§ **DOCUMENT TEXT**
--- Start ---

Is Éamon de Valera now a forgotten figure? There is no statue or monument to the political leader who had the longest and perhaps most influential impact on 20th century Ireland. Certainly, the party he founded seldom has recourse to invoking his name at election time (or any other time). And “De Valera’s Ireland” seems often to be used pejoratively – part of that culture war on the past which is now common currency.
Examination
Yet, Mary McAleese – in many ways a progressive and a modernist – spoke almost tenderly about him last week when she launched a new book about Dev, Dangerous Ambition, by Colum Kenny. There was a soft spot for Dev the politician in her Belfast home, but it was Éamon, the child born in poverty, reared as a child labourer on his uncle’s farm in Co Limerick, that her heart went out to. His young life was lonely and motherless, and yet from such unpromising beginnings there emerged a well educated and clever mathematician, a leader whose stable stewardship made modern Ireland possible, a loving husband and a man of faith.

--- End ---

§ **ENTRIES PROVIDED**
--- Start ---

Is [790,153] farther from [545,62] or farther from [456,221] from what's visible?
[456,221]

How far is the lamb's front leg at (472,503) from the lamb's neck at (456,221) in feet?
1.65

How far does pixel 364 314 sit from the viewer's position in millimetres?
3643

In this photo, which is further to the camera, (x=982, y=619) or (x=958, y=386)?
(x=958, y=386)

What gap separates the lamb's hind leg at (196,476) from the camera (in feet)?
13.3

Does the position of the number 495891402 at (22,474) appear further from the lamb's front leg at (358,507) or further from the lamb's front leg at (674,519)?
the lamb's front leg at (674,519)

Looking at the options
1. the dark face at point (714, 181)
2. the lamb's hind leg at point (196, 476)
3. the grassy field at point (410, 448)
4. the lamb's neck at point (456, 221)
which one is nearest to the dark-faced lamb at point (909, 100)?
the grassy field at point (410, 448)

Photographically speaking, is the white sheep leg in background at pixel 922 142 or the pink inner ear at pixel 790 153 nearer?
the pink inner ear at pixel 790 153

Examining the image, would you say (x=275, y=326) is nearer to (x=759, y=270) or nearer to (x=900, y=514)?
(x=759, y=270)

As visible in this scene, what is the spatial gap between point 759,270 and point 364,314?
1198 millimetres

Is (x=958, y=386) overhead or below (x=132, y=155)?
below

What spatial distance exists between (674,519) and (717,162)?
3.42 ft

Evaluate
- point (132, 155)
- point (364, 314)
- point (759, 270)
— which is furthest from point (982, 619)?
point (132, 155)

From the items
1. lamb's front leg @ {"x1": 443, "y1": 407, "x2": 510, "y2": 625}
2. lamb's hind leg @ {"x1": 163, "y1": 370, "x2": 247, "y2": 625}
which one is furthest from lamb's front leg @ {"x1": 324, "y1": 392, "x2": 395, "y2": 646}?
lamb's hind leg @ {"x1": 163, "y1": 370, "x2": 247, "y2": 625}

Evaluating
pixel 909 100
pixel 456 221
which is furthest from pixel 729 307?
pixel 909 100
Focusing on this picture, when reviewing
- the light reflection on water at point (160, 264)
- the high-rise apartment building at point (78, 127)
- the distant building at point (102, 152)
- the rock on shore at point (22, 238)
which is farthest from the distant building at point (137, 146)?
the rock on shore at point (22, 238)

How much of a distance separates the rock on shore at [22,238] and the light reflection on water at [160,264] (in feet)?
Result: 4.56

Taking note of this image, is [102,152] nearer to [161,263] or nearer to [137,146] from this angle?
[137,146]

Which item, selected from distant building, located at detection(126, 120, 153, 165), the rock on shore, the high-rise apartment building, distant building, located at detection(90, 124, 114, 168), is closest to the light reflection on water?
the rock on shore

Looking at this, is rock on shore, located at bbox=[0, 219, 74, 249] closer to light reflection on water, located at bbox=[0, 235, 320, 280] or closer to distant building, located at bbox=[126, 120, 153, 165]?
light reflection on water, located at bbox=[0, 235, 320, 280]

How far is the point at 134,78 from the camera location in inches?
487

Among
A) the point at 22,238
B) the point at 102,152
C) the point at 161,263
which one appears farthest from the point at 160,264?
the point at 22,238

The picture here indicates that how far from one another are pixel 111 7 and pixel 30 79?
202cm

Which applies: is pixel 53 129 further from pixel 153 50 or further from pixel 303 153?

--- End ---

§ **SET EXERCISE A**
Pull out every line of the entries that contains the string "rise".
§ **SET EXERCISE B**
Write the next part of the piece on Éamon de Valera, picking up after its last sentence.

§ **EXPECTED ANSWER A**
- the high-rise apartment building at point (78, 127)
Which item, selected from distant building, located at detection(126, 120, 153, 165), the rock on shore, the high-rise apartment building, distant building, located at detection(90, 124, 114, 168), is closest to the light reflection on water?

§ **EXPECTED ANSWER B**
He was, as Mary McAleese said, heartlessly ‘othered’ because of being the child of a single mother, and the son of an absent, untraceable father”
Colum Kenny’s new examination of Dev’s early life does indeed highlight De Valera’s deprived childhood, emotionally and materially. (By the way, Colum is a cousin of mine but hopefully that does not disqualify me from describing his book.) There was real poverty in the rural Ireland to which Dev was despatched, from his American place of birth. He had to work on the farm as a young child. He was originally called George by his mother, and subsequently Eddie. He must have suffered from maternal deprivation syndrome when his mother, as a single parent (apparently deserted by Dev’s father) sent him back to Ireland because she had to go out to work. Small wonder, Colum says, that Dev’s 1937 Constitution specified that mothers should not be forced into outside employment “by economic necessity”.
His parents’ marriage has never been verified, and poignant are Dev’s own searches for traces of his father, the elusive Vivion de Valera. Dev endured cruel barbs because of the uncertainty around his family roots. He was, as Mary McAleese said, heartlessly “othered” because of being the child of a single mother, and the son of an absent, untraceable father. On one occasion a political opponent referred to Dev as “a half-breed Jew”. Ernest Blythe, founder of the Abbey Theatre, called him “some class of a mulatto”.
Calling
Dev might have become a priest – his mother wanted him to be ordained – and he was always seriously religious. But after 1916 a political life beckoned.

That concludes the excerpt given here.